Organ-on-Chip expert, Peter Loskill, unequivocally answered whether the use of experimental animals in biomedical research can be ended with a yes, albeit not in the near future, with a focus on human biology research. In his argumentation, he particularly pointed out the limitations of animal models, especially regarding the transferability of results to humans. He emphasized that although an abrupt ban on animal experiments would currently pose a drastic obstacle to biomedical research, the technologies to reduce and replace them are already available. This is evident, especially in the pharmaceutical industry, which, unlike academic research, is driven by economic constraints regarding the transferability of results to humans and where a decrease in the use of animal models can be observed. Among the problems in academic research, Peter Loskill particularly highlighted the entrenched use of experimental animals and the associated rigid habits and dogmas.
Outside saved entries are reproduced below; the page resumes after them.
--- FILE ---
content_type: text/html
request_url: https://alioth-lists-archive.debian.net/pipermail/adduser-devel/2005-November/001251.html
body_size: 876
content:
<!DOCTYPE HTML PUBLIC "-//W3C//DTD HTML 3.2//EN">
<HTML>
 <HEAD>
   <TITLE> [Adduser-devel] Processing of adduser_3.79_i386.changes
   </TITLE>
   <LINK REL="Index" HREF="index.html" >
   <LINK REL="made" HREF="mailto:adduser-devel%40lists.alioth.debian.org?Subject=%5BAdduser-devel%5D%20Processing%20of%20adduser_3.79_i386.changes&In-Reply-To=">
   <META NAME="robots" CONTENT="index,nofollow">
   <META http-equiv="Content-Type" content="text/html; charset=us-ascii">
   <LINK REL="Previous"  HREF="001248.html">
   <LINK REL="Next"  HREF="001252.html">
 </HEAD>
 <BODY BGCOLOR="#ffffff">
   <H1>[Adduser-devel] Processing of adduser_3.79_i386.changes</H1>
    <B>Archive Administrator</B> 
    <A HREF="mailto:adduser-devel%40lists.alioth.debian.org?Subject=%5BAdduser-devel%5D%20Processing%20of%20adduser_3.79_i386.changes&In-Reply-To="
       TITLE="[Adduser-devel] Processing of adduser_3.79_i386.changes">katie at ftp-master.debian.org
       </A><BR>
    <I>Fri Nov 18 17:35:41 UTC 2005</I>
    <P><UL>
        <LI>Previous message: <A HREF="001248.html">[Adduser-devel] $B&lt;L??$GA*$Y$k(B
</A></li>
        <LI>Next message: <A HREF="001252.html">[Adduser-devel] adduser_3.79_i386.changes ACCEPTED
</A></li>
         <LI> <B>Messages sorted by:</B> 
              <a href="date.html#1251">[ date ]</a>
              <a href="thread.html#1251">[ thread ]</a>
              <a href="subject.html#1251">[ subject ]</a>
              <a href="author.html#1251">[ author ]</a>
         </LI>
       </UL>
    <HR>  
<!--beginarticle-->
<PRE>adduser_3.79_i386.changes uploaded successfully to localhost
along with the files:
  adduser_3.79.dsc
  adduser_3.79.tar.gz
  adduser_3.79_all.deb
To work towards a consistent replacement of animal experiments, it is necessary to move discussions away from extremes (“All animal experiments currently conducted are necessary” vs. “Immediate ban on all animal experiments”) and take measures to promote the development, implementation, and use, as well as the regulatory acceptance of alternative models. It is essential to provide scientists in the fields of biomedicine, pharmacy, and toxicology with easy access to alternative models and the necessary know-how. Additionally, the regulatory process for animal studies must be adapted and expanded to centrally involve experts in in vitro and/or in silico models.

Peter Loskill emphasized that these measures are a prerequisite for any type of ban and for contributing to a more human-centered research approach.